Essere anziani in Africa: a Conakry la Comunità ricostruisce un tessuto umano, contro l'abbandono e la solitudine
17 aprile 2010
“Chi sono queste ragazze che vengono a visitarmi? Come chi sono? Sono le mie figlie!”
A rispondere così è Hadja Bintouya, 71 anni, dieci figli, tutti ormai lontani. Ma le stesse parole sono sulla bocca di Mouna, 73 anni, di origini libanesi, vedova da qualche anno, che senza aiuto non riusciva più a mandare avanti la sua piccola tintoria, che stava per chiudere.
Lo ripete, con una risata contagiosa, anche Kamissoko, che, a 80 anni, ha ancora una voce bellissima, possente, una “griotte” che cantava storie magiche per Sekou Toure, il primo Presidente della Guinea, e che mostra orgogliosa la sua fotografia con lui.
Sono almeno cinquanta gli anziani conosciuti e visitati in tanti quartieri della città da meno di un anno.
Sembrava strano pensare agli “anziani” in Guinea, uno dei Paesi africani con un indice di vita media tra i più bassi del continente (49 anni).
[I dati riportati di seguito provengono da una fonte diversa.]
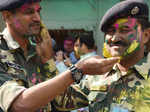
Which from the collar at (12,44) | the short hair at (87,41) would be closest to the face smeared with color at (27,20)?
the collar at (12,44)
Eppure è un’emergenza reale, in un Paese povero, senza nessuna politica sociale.
Anche qui, una vita che si allunga può diventare purtroppo una maledizione, per la povertà, la solitudine, l’abbandono, la perdita del proprio ruolo sociale, la malattia, l’assenza di una cultura di solidarietà verso gli anziani, considerati spesso, a causa della loro età, come persone “stregate”, gente da evitare. Tutto diventa più difficile.
Grazie alla presenza ed alle visite della Comunità di Sant'Egidio, veramente delle nuove “figlie”, la gente del quartiere intorno prende coraggio. Piano piano si ricostruisce un tessuto, una rete di solidarietà intorno a queste vite deboli. La vita riprende, e si riaccende pure qualche sorriso.